*Records for processing*
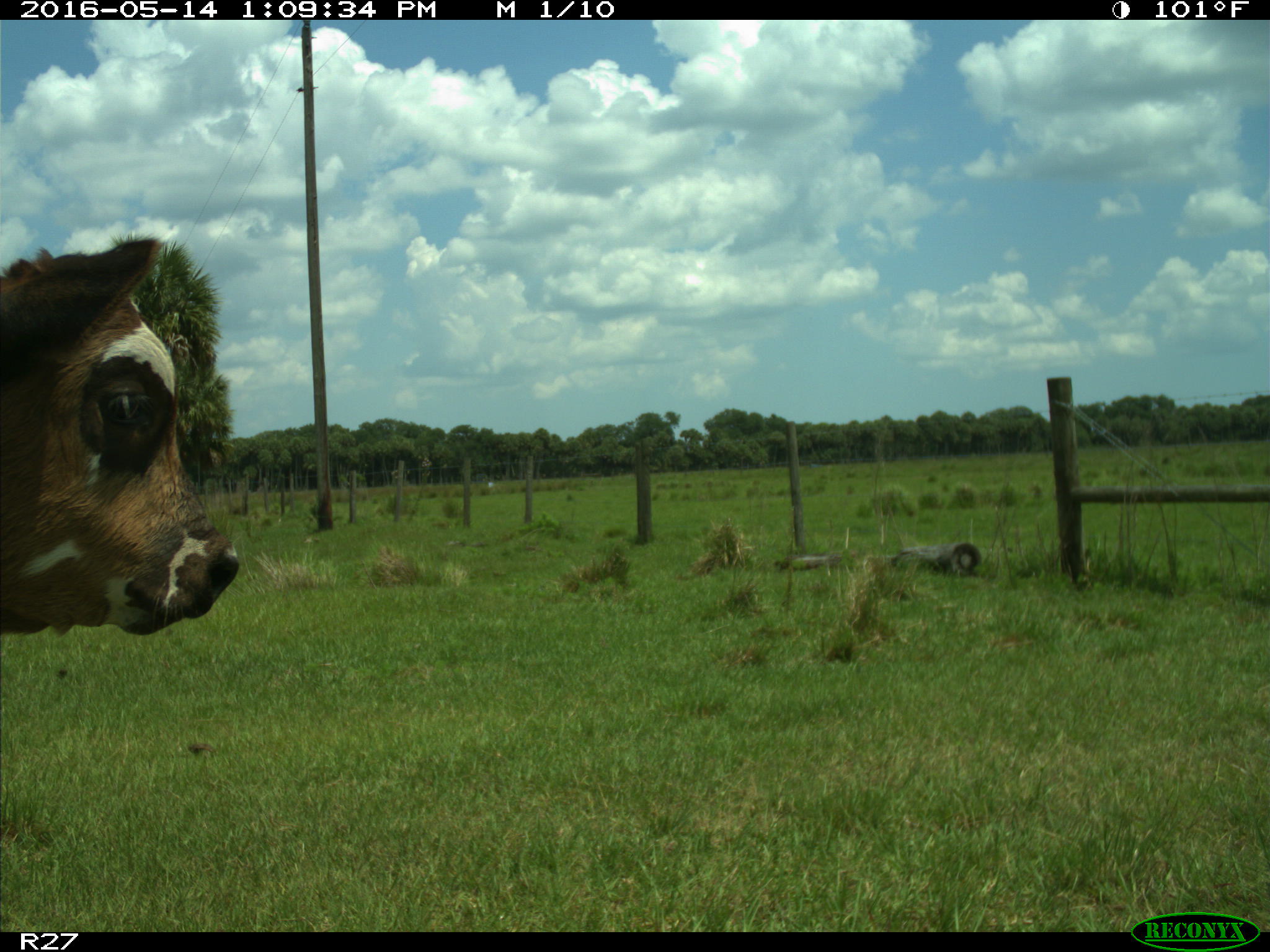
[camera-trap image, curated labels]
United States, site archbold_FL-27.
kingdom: Animalia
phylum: Chordata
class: Mammalia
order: Artiodactyla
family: Bovidae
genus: Bos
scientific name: Bos taurus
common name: domestic cow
Bos taurus (domestic cow).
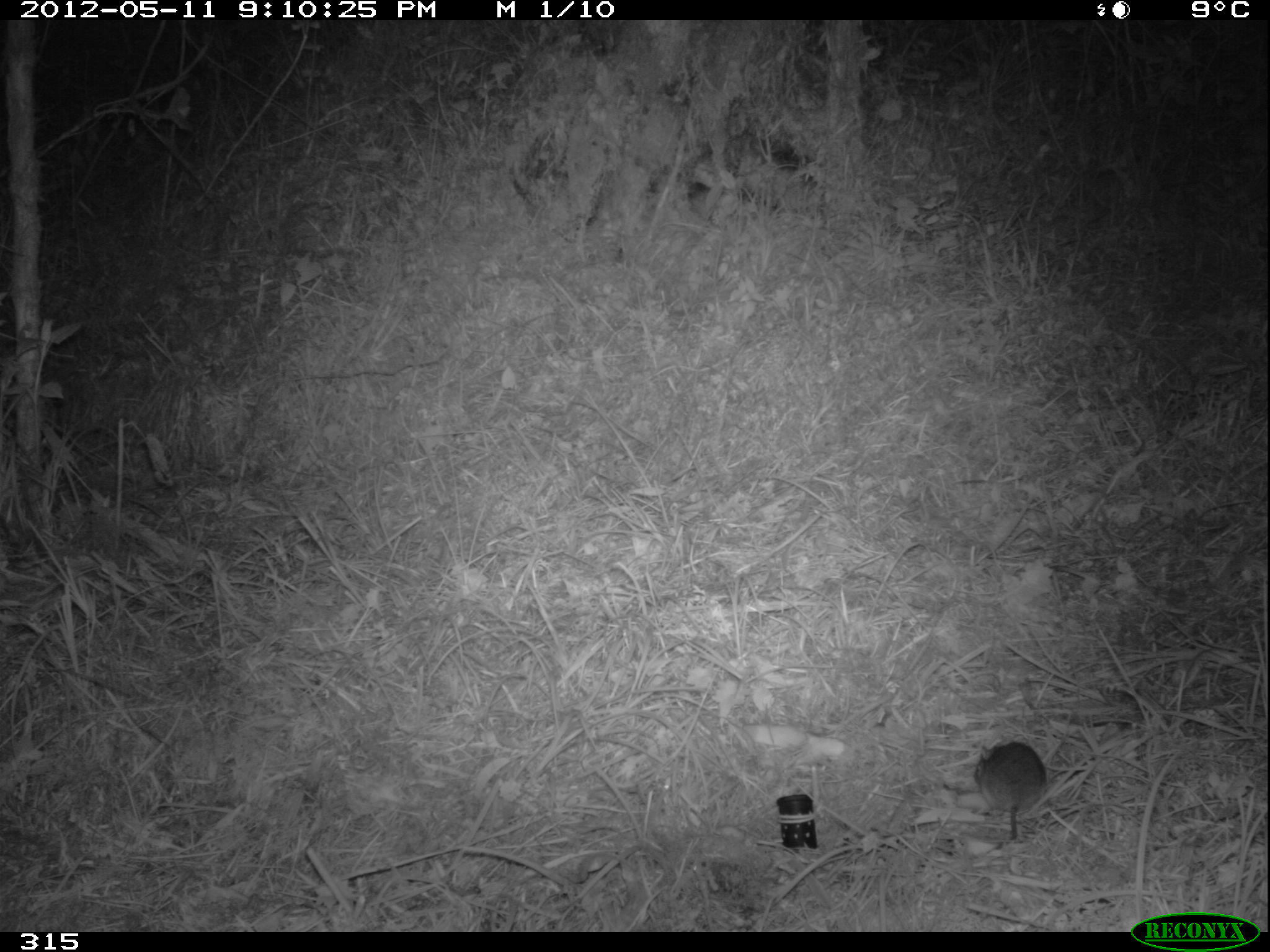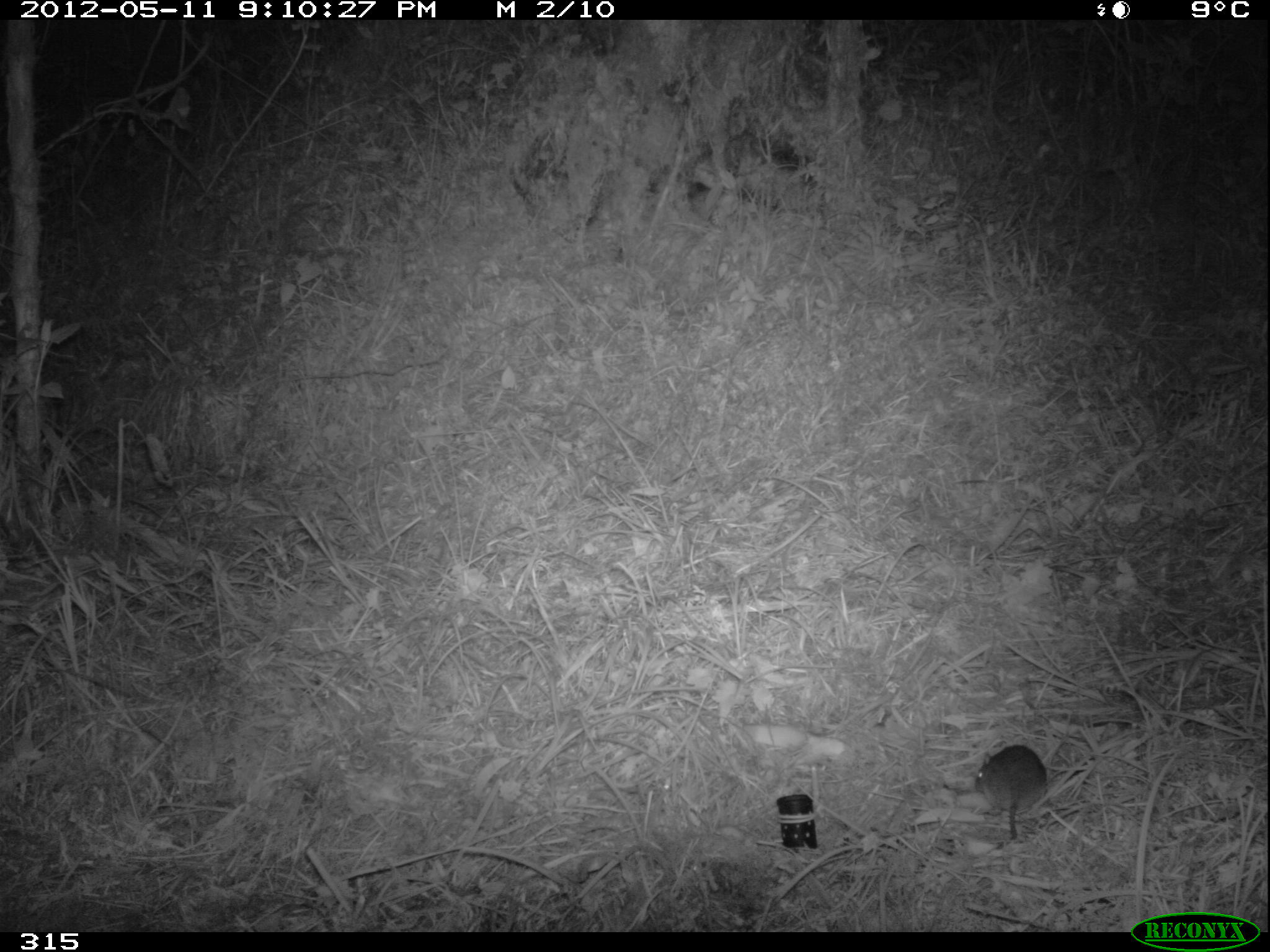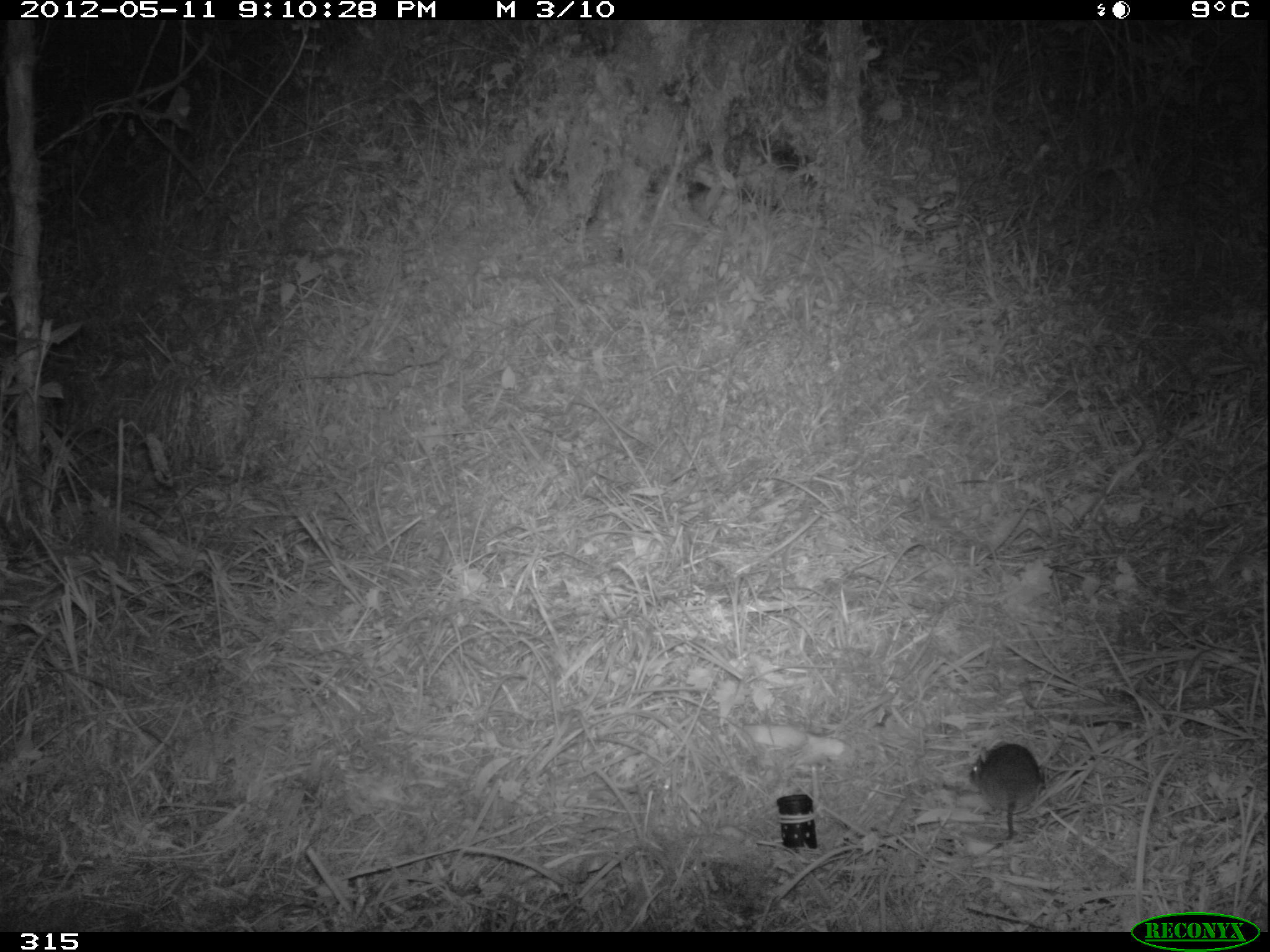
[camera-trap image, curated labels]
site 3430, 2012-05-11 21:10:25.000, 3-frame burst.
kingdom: Animalia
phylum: Chordata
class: Mammalia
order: Rodentia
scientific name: Rodentia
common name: rodents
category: unknown rodent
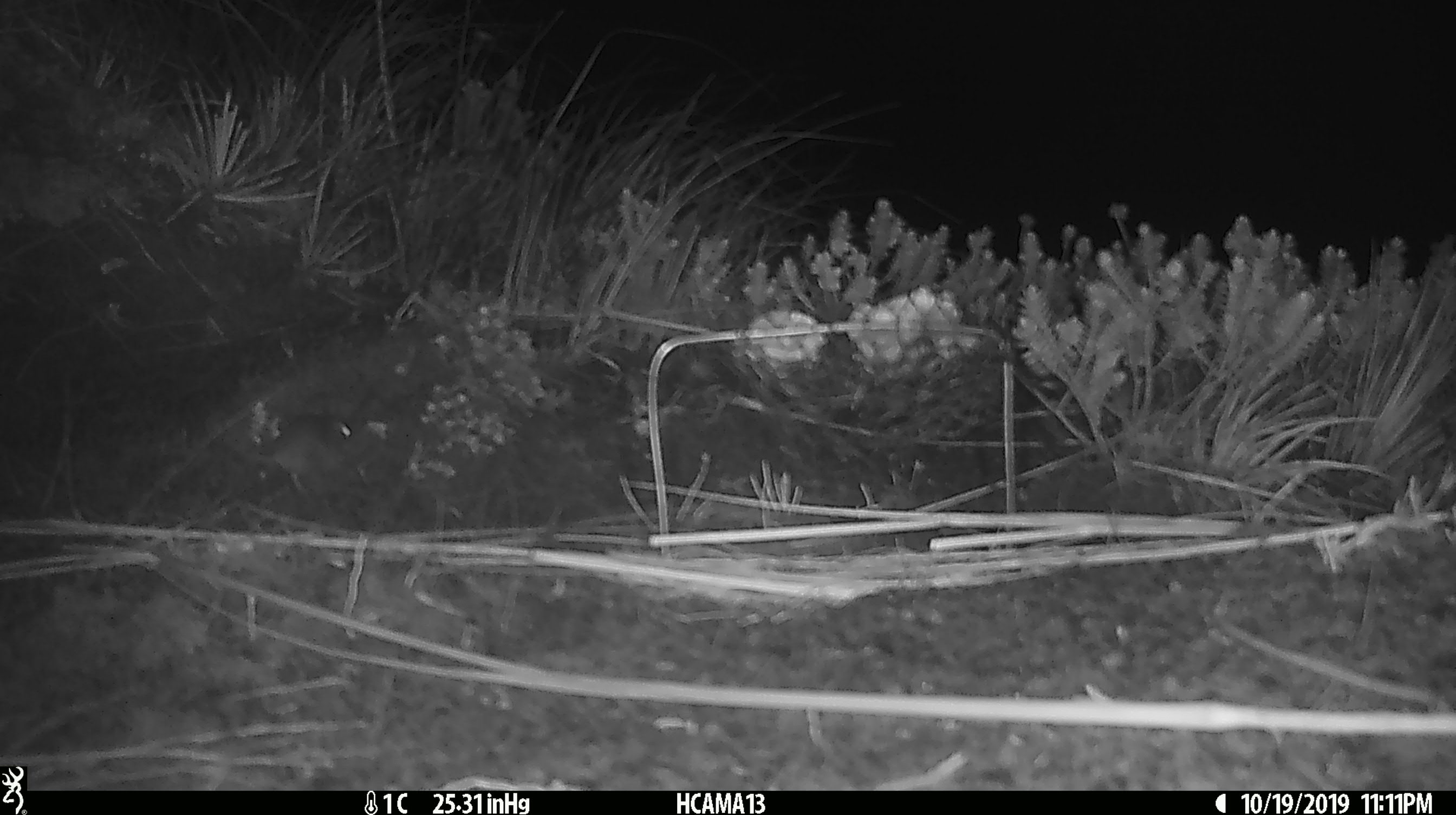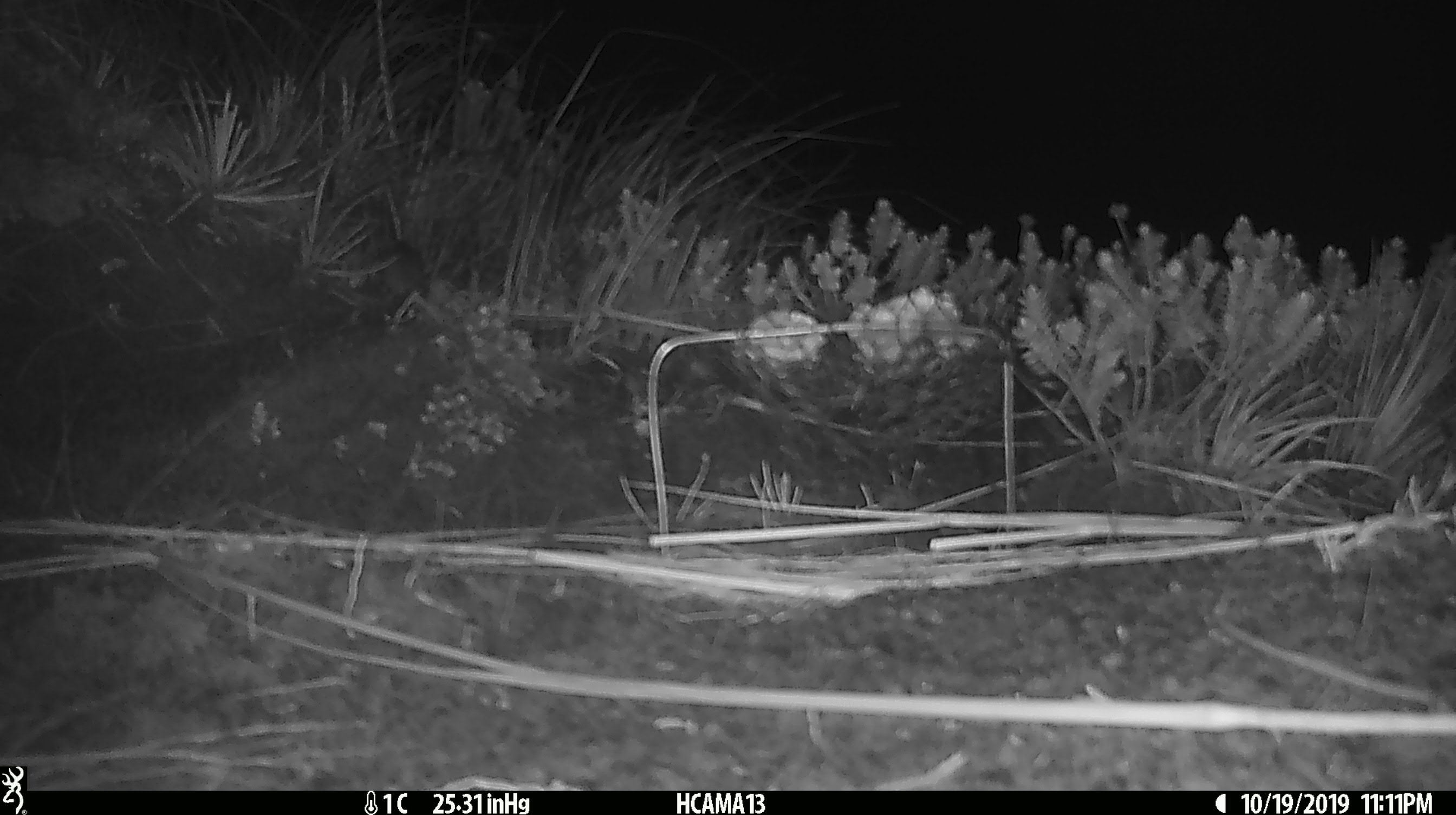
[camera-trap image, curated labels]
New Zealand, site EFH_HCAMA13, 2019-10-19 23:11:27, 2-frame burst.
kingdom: Animalia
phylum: Chordata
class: Mammalia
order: Rodentia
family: Muridae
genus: Mus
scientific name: Mus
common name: mouse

*Work item*
In the entries above, find the line containing "scientific name: Rodentia"; transcribe exactly that line and every line after it through the end, and only those, omitting pictures.

*Task output*
scientific name: Rodentia
common name: rodents
category: unknown rodent
[camera-trap image, curated labels]
New Zealand, site EFH_HCAMA13, 2019-10-19 23:11:27, 2-frame burst.
kingdom: Animalia
phylum: Chordata
class: Mammalia
order: Rodentia
family: Muridae
genus: Mus
scientific name: Mus
common name: mouse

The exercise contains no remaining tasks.